*Data shown*.

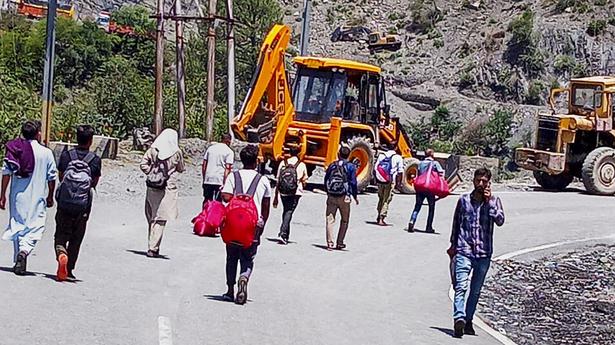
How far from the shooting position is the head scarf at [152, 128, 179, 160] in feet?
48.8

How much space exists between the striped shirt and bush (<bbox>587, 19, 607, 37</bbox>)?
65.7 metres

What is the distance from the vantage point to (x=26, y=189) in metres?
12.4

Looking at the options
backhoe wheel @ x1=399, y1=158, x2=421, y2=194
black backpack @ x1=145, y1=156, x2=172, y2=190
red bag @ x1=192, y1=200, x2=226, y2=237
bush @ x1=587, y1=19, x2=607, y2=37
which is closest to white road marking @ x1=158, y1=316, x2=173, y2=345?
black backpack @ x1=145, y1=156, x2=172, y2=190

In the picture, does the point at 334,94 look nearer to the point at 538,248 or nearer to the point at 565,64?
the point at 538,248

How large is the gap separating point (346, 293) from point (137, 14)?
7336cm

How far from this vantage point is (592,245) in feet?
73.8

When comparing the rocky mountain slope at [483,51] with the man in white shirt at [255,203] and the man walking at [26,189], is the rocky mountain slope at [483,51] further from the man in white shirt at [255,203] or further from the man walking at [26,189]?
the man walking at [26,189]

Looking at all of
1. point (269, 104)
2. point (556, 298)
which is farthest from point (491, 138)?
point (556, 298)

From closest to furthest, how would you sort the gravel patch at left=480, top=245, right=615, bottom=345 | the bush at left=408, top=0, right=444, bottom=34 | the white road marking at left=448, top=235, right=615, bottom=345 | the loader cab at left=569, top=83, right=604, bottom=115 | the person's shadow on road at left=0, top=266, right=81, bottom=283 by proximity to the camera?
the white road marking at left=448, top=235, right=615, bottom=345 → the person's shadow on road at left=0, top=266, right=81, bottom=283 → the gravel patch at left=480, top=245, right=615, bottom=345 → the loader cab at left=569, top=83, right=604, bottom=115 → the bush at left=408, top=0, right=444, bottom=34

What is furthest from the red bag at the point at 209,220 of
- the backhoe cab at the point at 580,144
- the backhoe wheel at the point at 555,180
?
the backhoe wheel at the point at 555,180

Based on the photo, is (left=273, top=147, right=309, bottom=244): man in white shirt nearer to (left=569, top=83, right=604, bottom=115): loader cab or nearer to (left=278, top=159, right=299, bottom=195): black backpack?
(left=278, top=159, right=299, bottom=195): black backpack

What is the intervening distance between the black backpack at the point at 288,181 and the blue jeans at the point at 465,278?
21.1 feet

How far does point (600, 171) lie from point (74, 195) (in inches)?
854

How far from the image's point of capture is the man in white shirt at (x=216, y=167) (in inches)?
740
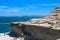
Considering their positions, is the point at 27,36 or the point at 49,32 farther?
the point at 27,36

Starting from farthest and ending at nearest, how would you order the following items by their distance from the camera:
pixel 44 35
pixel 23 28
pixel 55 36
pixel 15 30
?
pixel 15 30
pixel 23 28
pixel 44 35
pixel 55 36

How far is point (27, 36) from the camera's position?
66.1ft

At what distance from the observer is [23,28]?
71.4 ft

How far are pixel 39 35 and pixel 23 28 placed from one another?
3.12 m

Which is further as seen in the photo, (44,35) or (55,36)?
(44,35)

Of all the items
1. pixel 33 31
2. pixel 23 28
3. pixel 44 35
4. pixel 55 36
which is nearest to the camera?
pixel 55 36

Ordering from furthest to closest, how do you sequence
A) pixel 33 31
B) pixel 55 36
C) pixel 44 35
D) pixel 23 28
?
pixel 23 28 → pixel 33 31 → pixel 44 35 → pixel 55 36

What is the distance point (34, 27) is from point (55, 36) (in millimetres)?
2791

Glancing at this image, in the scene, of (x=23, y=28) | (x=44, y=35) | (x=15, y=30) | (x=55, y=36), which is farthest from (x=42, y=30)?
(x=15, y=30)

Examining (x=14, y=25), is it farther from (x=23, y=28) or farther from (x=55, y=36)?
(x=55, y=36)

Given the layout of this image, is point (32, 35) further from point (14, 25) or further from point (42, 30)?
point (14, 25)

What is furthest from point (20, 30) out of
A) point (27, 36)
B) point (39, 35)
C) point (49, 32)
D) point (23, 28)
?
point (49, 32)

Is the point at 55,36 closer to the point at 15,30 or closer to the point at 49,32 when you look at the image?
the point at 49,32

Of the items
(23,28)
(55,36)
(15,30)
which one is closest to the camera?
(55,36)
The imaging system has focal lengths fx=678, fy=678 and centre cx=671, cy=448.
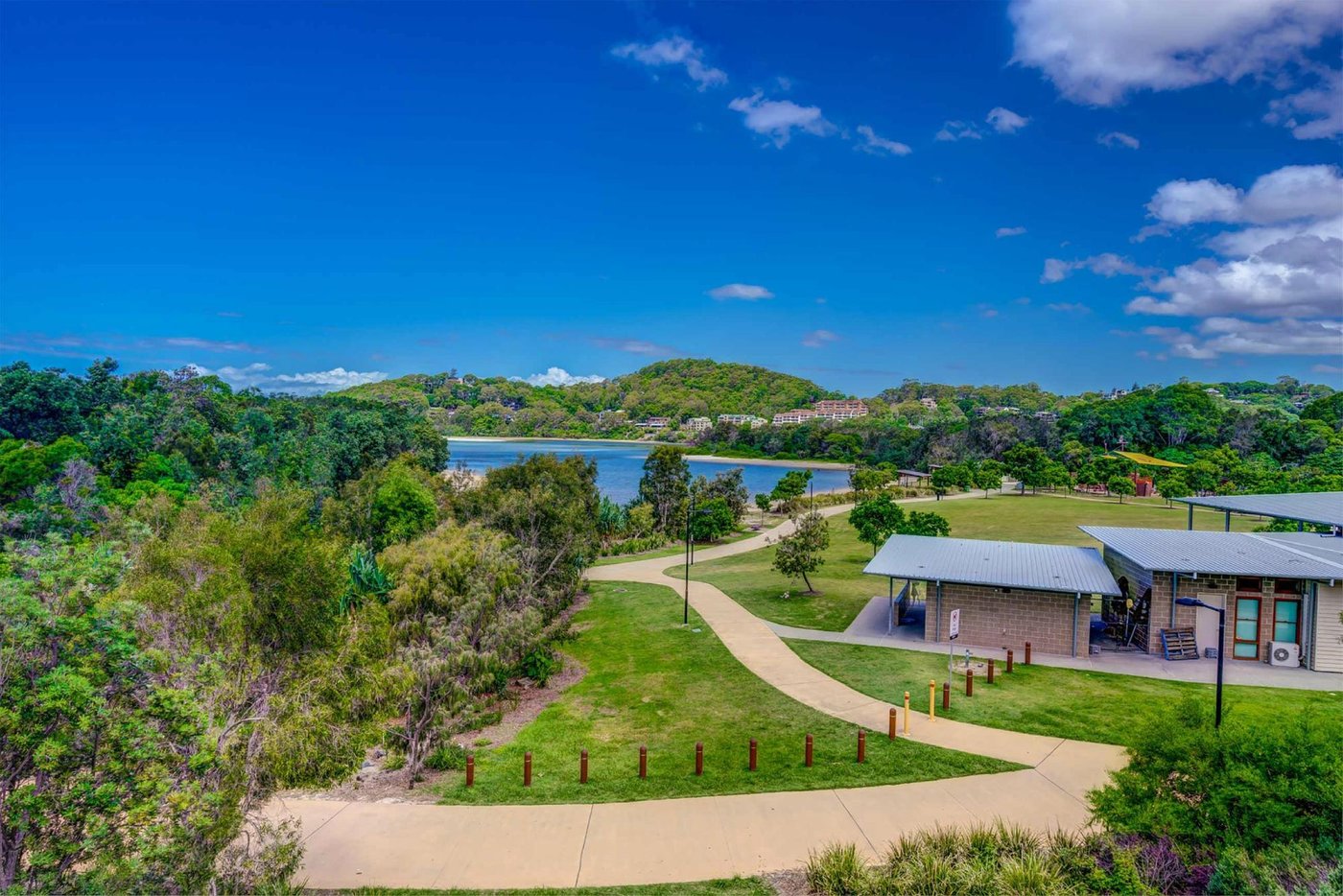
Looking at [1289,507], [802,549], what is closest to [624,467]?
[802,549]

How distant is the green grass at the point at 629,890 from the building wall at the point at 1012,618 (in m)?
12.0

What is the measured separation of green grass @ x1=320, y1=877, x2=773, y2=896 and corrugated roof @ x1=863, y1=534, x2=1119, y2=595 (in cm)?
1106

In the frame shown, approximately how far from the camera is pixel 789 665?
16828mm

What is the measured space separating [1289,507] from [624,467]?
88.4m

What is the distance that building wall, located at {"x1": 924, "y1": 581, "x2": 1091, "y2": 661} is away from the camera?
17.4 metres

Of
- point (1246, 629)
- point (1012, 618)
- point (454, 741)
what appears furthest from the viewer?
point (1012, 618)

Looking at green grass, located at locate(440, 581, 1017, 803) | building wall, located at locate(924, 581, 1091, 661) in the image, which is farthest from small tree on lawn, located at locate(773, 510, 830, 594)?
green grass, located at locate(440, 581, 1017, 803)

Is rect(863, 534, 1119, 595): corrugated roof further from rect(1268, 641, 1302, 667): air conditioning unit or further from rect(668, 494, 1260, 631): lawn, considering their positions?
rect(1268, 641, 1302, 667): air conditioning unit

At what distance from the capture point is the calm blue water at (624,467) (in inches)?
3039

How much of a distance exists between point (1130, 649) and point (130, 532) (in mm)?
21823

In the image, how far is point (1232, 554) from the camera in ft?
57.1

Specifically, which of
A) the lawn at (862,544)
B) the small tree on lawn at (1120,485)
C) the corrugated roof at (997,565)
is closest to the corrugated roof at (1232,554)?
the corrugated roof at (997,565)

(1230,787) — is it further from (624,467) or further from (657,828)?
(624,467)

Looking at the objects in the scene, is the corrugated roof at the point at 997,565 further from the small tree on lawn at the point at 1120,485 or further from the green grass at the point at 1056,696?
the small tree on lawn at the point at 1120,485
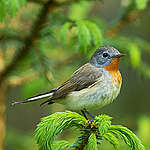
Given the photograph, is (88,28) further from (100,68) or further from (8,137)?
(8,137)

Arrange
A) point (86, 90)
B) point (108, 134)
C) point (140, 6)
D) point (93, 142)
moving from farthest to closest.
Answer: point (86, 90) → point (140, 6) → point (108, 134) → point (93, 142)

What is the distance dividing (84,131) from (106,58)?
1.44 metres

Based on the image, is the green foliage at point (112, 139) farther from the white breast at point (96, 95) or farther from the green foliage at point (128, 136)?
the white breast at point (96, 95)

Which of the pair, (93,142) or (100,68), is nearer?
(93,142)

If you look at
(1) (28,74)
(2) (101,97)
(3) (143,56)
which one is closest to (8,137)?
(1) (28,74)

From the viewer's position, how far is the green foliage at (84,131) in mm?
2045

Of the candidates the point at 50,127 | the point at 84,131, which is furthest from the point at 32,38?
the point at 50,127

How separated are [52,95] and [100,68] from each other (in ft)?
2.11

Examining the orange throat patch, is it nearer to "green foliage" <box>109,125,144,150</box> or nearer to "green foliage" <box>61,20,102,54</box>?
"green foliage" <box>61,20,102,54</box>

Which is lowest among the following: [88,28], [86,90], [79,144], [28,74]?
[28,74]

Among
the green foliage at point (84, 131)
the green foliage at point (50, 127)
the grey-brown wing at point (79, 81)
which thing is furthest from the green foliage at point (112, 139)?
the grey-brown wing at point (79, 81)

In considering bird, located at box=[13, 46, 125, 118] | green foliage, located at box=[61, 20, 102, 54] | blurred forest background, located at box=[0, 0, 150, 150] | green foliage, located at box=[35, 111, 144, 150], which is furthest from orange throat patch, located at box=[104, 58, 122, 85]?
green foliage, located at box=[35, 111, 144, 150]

*Problem to solve*.
Copy out the lines of the material word for word, starting at its beginning and stopping after the line that contains "65.7 metres". Leave the pictures out.

*Answer to this exercise*.
How far from the shooting position is the head scarf at [152, 128, 179, 160] in feet?
48.8

How much space exists between the striped shirt and bush (<bbox>587, 19, 607, 37</bbox>)?
65.7 metres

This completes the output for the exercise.